Blackboard security research paper

Blackboard security research paper

by Tim Hunt -
Number of replies: 2
Picture of Core developers Picture of Documentation writers Picture of Particularly helpful Moodlers Picture of Peer reviewers Picture of Plugin developers

http://www.online24.nl/blackboard-security-research-paper-has-been-released/#more

I wonder what would happen if you did a similar study of Moodle.

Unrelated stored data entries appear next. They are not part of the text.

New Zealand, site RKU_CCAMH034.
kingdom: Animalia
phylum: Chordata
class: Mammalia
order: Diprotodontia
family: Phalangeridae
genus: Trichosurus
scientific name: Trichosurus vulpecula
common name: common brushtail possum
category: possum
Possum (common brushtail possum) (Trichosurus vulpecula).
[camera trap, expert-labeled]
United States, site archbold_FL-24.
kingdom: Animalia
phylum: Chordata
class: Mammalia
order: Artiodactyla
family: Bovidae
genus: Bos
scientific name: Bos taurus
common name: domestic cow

Average of ratings: Useful (1)
In reply to Tim Hunt

Re: Blackboard security research paper

by Dan Marsden -
Picture of Core developers Picture of Particularly helpful Moodlers Picture of Peer reviewers Picture of Plugin developers Picture of Plugins guardians Picture of Testers Picture of Translators

I do find it interesting to see that the report mentions BB8 with SP6 - I'm hoping it was written before SP7 was released - if not - then it's a bit like doing a report on Moodle 1.9.8 and listing all the known Security issues. If it is the reason SP7 was released - then great!

I've seen similar reports on Moodle - Moodle core usually comes out pretty good although security report writers often get confused over the Moodle var "sesskey" - thinking it is actually the PHP session. Most security reports that I've seen like this find issues with 3rd party modules/code that need to be addressed and occasionally some weird edge case security issues with core code (usually quick/easy to fix)

But... It would be relatively easy to write a similar report based on say Moodle 1.9.4 - and state "This is still a widely used version" - No matter how hard we try security issues will still sneak in, and it's probably a given that there are probably some CSRF/XSS issues in current stable code that no-one has discovered/noticed yet - all we can do is promote good coding guidelines and try to improve peer-review (the proposed new workflow for development when we move to git sounds like it could improve this a lot)

In reply to Tim Hunt

Re: Blackboard security research paper

by Stuart Mealor -

"Due to the use of single sign-on systems examination results can be modified or in the worst case a student can graduate effortlessly."

Now, if only they had been using Blackboard when I was at College I'm sure I could have "graduated effortlessly" !

On a more serious note, the whole 'single sign-on' philosophy does mean that 'the risk is bigger' of course (something that is not often discussed or even considered).